神奈川県藤沢市、善行駅から歩くこと7分ほど。
住宅街の一角、静かに広がる竹林と小さな平屋に辿り着きます。
ここは、NPO法人さんわーく かぐやの活動の場。社会で生きづらさを抱える人たちの作業と暮らしの場所です。

2016年、greenz.jpでは、お金に頼りすぎず、地域の中で活動しながら自分らしく生きるさんわーく かぐや(以下、かぐや)のお話をお届けしました。

そんなかぐやの日常を3年半という時間をかけて撮り続けたドキュメンタリー映画『かぐやびより』が2022年に完成。同じ藤沢にある小さな映画館「シネコヤ」で2022年4月末に公開が始まると連日満席が続き、多くの方が鑑賞に訪れました。
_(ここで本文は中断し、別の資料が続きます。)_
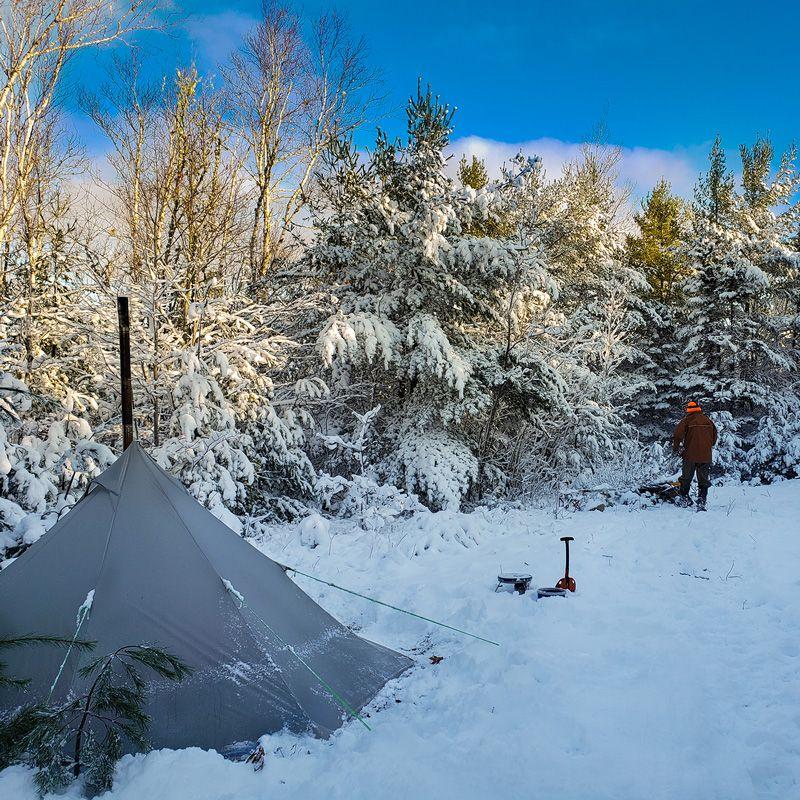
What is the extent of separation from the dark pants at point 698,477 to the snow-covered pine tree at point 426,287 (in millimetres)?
2949

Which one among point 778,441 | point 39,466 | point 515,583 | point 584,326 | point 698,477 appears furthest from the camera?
point 778,441

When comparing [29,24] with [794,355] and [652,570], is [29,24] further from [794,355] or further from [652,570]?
[794,355]

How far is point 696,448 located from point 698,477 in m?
0.55

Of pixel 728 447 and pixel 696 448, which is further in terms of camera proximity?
pixel 728 447

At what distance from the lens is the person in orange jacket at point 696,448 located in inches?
387

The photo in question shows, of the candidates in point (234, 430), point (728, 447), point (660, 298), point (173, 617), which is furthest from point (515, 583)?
point (660, 298)

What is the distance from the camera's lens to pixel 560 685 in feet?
13.1

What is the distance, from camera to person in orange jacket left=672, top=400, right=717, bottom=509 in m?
9.84

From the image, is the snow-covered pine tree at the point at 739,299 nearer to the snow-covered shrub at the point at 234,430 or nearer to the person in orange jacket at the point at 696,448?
the person in orange jacket at the point at 696,448

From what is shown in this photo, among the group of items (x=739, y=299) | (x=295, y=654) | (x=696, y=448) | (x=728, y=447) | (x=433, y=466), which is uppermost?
(x=739, y=299)

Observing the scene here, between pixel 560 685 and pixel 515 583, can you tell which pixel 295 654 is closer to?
pixel 560 685

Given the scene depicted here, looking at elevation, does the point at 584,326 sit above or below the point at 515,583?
above

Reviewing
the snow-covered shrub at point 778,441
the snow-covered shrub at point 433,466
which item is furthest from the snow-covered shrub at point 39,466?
the snow-covered shrub at point 778,441

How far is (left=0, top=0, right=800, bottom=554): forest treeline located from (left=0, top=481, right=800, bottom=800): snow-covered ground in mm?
2868
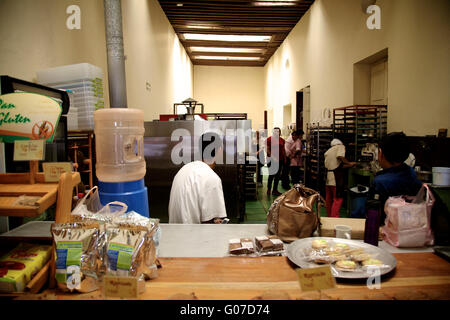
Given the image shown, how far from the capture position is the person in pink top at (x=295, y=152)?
7523mm

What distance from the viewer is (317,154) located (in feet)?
21.4

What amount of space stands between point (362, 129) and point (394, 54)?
1.34 meters

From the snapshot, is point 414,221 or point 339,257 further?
point 414,221

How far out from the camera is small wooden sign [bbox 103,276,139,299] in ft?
3.36

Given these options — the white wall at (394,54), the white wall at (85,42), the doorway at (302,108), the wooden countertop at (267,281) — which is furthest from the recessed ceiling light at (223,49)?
the wooden countertop at (267,281)

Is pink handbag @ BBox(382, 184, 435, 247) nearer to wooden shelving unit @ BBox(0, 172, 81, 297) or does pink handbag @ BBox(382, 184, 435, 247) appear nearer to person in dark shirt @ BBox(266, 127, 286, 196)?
wooden shelving unit @ BBox(0, 172, 81, 297)

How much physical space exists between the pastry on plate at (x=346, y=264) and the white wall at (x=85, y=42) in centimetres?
286

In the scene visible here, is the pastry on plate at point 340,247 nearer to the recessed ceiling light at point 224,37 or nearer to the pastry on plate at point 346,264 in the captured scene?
the pastry on plate at point 346,264

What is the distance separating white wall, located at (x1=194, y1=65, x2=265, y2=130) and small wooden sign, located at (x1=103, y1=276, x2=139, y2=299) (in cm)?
1562

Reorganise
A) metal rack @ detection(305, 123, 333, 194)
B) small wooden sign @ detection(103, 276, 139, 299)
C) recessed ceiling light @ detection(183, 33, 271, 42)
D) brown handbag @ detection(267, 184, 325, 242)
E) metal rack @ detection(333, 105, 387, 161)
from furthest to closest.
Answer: recessed ceiling light @ detection(183, 33, 271, 42), metal rack @ detection(305, 123, 333, 194), metal rack @ detection(333, 105, 387, 161), brown handbag @ detection(267, 184, 325, 242), small wooden sign @ detection(103, 276, 139, 299)

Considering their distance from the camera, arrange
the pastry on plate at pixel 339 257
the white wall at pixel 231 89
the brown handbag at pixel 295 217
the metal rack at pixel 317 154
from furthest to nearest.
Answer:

全編ナレーションなし、スクリーンに流れるのはかぐやの風景とメンバーたちの日常。

なぜ、こんなにも多くの人が「かぐやの日常」を鑑賞しに訪れるのか。
その答えを探しに、監督であり、カメラマンでもある津村和比古監督にインタビューの機会を頂きました。日々、かぐやの日常をつくっている、かぐや理事長・藤田靖正さんのお話とともに映画『かぐやびより』のこと、「かぐや」のこと、感じてみてください。

左:津村和比古(つむら・かずひこ)
1946年東京都生まれ。カメラマン。大学卒業後、TVCF制作会社・学研クリエイティブ撮影部入社。1975年独立。
6歳の時、単独でチベットからインドへ亡命した少年の日常を描いたドキュメンタリー映画『オロ』で第21回日本映画撮影監督協会賞受賞。(2012年公開)
2022年、さんわーく かぐやのドキュメンタリー映画『かぐやびより』監督・撮影・編集を手がける。
右:藤田靖正(ふじた・やすまさ)
木彫家。NPO法人さんわーく かぐや理事長。 幼少より木彫を始め仏師へ弟子入り。28歳でさんわーく かぐやを立ち上げる。一方で、地元活性のアートイベント「まちあそ美」を開催。新潟「絵本と木の実の美術館」での、田んぼとビオトープをつなげた“鉢トープ“のプロジェクトや、岩手県飛ヶ森「音楽水車プロジェクト」、ルンタを使った「横浜復興支援祭り」でのアートワークなど協力多数。アートを通じて障害を持つ人との新しい社会づくりを行っている。2013年キララ賞受賞、2019年かながわ福祉サービス大賞特別賞受賞。

純粋にかぐやという場を撮る

かぐやの日常を描くドキュメンタリー『かぐやびより』。2017年11月から津村監督がカメラを回し始め、約3年半の風景を濃密に映像化しました。
率直に、なぜかぐやを映画にしようと思ったのでしょうか。

撮影が終わった今も頻繁にかぐやを訪れるという津村監督

津村監督 理由はないんです、あえて言うなら直感です。
2016年に、以前から映像を手がけていた、ミュージシャンのおおたか静流さんが「かぐや祭り」に出演するというので、初めてこの場所を訪れました。その時はまだぼんやりとした印象でしたが、翌年、当時の理事長・藤田慶子さんと靖正くん、スタッフやメンバーを見て、これは映画になるのではないかなと感じたんです、ただそれだけなんです。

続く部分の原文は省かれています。